§ PROBLEM 1:
Reproduce the passage of the post on undefined code positions, starting at "Different theory by" and ending at "character sets.".
§ PROBLEM 2:
Continue the post on undefined code positions in 8-bit character sets from the point where it stops.

§ SUPPLIED TEXT:
********************
Re: Undefined code positions in 8-bit character sets

From: Kenneth Whistler (
Date: Mon May 05 2008 - 14:29:32 CDT

  • Next message: Kenneth Whistler: "Re: Stability Policy Update"

    > Andreas Prilop wrote on Monday, May 05, 2008 4:30 PM
    > >I refer to
    > >
    > >
    > >
    > > In ISO-8859-1, code position 0x90 is mapped to U+0090.
    > > In Windows-1252, code position 0x90 is listed as "undefined".
    > >
    > > Why are they treated differently?

    Different theory by the maintainers of the two sets of files.

    I am the most recent maintainer of record for the 8859-X mapping
    files posted on the Unicode website. For those I follow the
    consensus of the UTC that mappings for control code points
    in the 8859-X family of ASCII-derived encodings to/from Unicode
    is least problematical if 0x00 <--> U+0000, 0x01 <--> U+0001,
    etc. This is, in fact, the way that almost all commercial
    conversions handle the control code conversions for 8859-X
    character sets.

    Since 8859-1.TXT and the other mapping tables posted on the
    Unicode website are intended to provide practical *mapping*
    guidelines for implementers, it would be pedantic in
    the extreme (and counterproductive) to post them up as
    documentation of the 8859-X standards *without* the control
    code mappings.
********************
§ SOURCE MATERIAL:
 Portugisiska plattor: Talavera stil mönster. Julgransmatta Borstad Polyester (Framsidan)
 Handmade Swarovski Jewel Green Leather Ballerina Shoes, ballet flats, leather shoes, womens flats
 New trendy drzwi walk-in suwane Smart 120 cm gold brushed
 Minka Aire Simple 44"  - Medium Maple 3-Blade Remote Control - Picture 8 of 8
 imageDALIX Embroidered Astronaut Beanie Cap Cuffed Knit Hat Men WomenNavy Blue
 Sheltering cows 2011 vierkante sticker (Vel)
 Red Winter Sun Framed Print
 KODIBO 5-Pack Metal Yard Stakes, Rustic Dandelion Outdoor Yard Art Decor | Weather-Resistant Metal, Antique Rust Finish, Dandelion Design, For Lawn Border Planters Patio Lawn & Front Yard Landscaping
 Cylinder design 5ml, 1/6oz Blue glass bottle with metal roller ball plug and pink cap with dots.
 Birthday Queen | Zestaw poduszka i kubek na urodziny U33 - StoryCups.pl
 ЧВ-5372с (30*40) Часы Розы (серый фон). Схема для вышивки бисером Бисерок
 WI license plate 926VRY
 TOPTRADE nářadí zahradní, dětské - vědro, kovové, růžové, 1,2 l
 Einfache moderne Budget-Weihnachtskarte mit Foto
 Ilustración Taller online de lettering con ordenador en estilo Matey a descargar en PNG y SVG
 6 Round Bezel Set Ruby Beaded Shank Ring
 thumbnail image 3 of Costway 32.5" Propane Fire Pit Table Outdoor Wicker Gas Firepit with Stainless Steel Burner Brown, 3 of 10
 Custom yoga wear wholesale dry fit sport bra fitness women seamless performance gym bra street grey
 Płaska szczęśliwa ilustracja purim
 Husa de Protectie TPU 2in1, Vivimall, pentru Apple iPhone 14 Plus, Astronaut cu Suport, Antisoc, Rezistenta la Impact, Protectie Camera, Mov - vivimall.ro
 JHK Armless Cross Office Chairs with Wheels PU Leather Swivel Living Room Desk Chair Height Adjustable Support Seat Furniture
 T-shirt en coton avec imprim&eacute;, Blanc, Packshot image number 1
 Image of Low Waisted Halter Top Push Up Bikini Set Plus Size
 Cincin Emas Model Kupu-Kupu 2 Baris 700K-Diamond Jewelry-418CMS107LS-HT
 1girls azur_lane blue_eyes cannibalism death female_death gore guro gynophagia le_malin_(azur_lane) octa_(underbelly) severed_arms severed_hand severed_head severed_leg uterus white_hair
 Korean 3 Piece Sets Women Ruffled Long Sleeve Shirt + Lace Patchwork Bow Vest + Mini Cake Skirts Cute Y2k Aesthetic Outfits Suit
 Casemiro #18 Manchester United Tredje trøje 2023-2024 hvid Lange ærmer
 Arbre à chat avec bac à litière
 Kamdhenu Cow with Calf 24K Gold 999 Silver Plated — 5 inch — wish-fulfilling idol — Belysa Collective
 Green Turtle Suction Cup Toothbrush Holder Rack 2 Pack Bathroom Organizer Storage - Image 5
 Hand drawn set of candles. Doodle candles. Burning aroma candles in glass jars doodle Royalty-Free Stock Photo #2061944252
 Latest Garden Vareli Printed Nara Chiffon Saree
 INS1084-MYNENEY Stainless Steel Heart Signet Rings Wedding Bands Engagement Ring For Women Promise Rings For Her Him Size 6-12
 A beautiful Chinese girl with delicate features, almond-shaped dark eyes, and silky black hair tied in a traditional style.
********************
§ RESPONSE 1:
Different theory by the maintainers of the two sets of files.

    I am the most recent maintainer of record for the 8859-X mapping
    files posted on the Unicode website. For those I follow the
    consensus of the UTC that mappings for control code points
    in the 8859-X family of ASCII-derived encodings to/from Unicode
    is least problematical if 0x00 <--> U+0000, 0x01 <--> U+0001,
    etc. This is, in fact, the way that almost all commercial
    conversions handle the control code conversions for 8859-X
    character sets.

§ RESPONSE 2:
    The Microsoft mapping tables are contributed by and maintained
    by Microsoft, and follow Microsoft standards practice for
    table definition. 0x00..0x1F are mapped through to U+0000..U+001F,
    but because most Microsoft code pages contain graphic characters
    in the 0x80..0x9F range, those characters are mapped, but
    unassigned code points are simply left #UNDEFINED, as is
    also the case for Microsoft double-byte code pages. This allows
    a distinction to be made between that status and #DBCS LEAD BYTE

    In practice, of course, when actually implmenting conversion
    tables from Microsoft code pages to/from Unicode, nearly all
    commercial implementations, including Microsoft's, map undefined
    values in the 0x80..0x9F range (for non-DBCS code pages) to
    the corresponding Unicode U+0080..U+009F control code character,
    rather than to U+FFFD.

    > > International Standard ISO/IEC 8859-1 does *not* define
    > > code position 0x90. So it might also be listed as "undefined".
    > 0x90 is defined in the IANA version of ISO-8859-1, which calls up the
    > description in RFC1345. In a web context, I believe the IANA definition
    > should take precedence over ISO/IEC.

    While I agree with the conclusion that for web usage, mappings that
    map through control codes rather than treating them as undefined
    is the correct thing to do -- I do so for different reasons.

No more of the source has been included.